Each header below represents a feature selection transform. These transforms are used in the context of feature_selections.

[[feature_selections]]
input_column = "clean_birthyr"
output_column = "replaced_birthyr"
condition = "case when clean_birthyr is null or clean_birthyr == '' then year - age else clean_birthyr end"
transform = "sql_condition"

There are some additional attributes available for all transforms: checkpoint, override_column_a, override_column_b, set_value_column_a, set_value_column_b.

bigrams

Split the given string column into bigrams.

  • Attributes:

    • input_column - Type: string. Required.

    • output_column - Type: string. Required.

    • no_first_pad - Type: boolean. Optional. If set to true, don’t prepend a space “ “ to the column before splitting into bigrams. If false or not provided, do prepend the space.

[[feature_selections]]
input_column = "namelast_clean"
output_column = "namelast_clean_bigrams"
transform = "bigrams"

sql_condition

Apply the given SQL.

  • Attributes:

    • condition - Type: string. Required. The SQL condition to apply.

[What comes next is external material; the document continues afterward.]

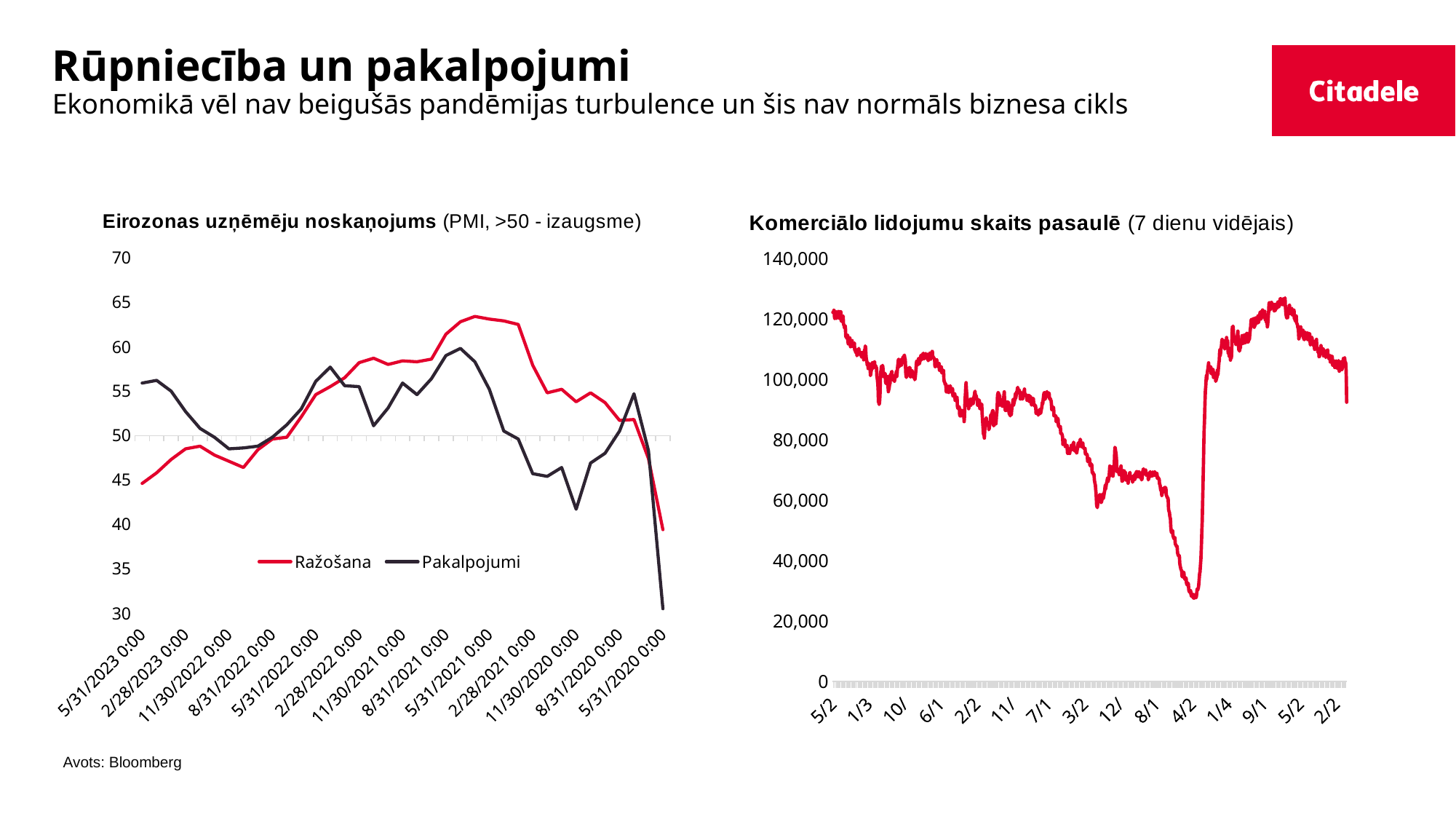
In the 'Eirozonas uzņēmēju noskaņojums' chart, which series is drawn in red? Ražošana What kind of chart is the 'Komerciālo lidojumu skaits pasaulē' chart on the right? line chart In the 'Komerciālo lidojumu skaits pasaulē' chart, is the value at the start of the series (5/2) greater or less than 100,000? greater In the 'Komerciālo lidojumu skaits pasaulē' chart, is the lowest value of the line greater or less than 40,000? less How many series does the legend of the 'Eirozonas uzņēmēju noskaņojums' chart list? 2 What kind of chart is the 'Eirozonas uzņēmēju noskaņojums' chart on the left? line chart In the 'Eirozonas uzņēmēju noskaņojums' chart, which series is higher at 5/31/2021, Ražošana or Pakalpojumi? Ražošana In the 'Eirozonas uzņēmēju noskaņojums' chart, is the Pakalpojumi value at 5/31/2023 greater or less than 50? greater In the 'Eirozonas uzņēmēju noskaņojums' chart, which series is higher at 5/31/2023, Ražošana or Pakalpojumi? Pakalpojumi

    • output_column - Type: string. Required.

[[feature_selections]]
input_column = "clean_birthyr"
output_column = "replaced_birthyr"
condition = "case when clean_birthyr is null or clean_birthyr == '' then year - age else clean_birthyr end"
transform = "sql_condition"

array

Combine two input columns into an array output column.

  • Attributes:

    • input_columns - Type: list of strings. Required. The two input columns.

    • output_column - Type: string. Required.

[[feature_selections]]
input_columns = ["namelast_clean_bigrams", "namefrst_unstd_bigrams"]
output_column = "namelast_frst_bigrams"
transform = "array"

union

Take the set union of two columns that are arrays of strings, returning another array of strings.

  • Attributes:

    • input_columns - Type: list of strings. Required.

    • output_column - Type: string. Required.

soundex

Compute the soundex encoding of the input column.

  • Attributes:

    • input_column - Type: string. Required.

    • output_column - Type: string. Required.

[[feature_selections]]
input_column = "namelast_clean"
output_column = "namelast_clean_soundex"
transform = "soundex"

power

Raise the input column to a given power.

  • Attributes:

    • input_col - Type: string. Required.

    • output_col - Type: string. Required.

    • exponent - Type: int. Required. The power to which to raise the input column.

[[feature_selections]]
input_col = "ncount"
output_col = "ncount2"
transform = "power"
exponent = 2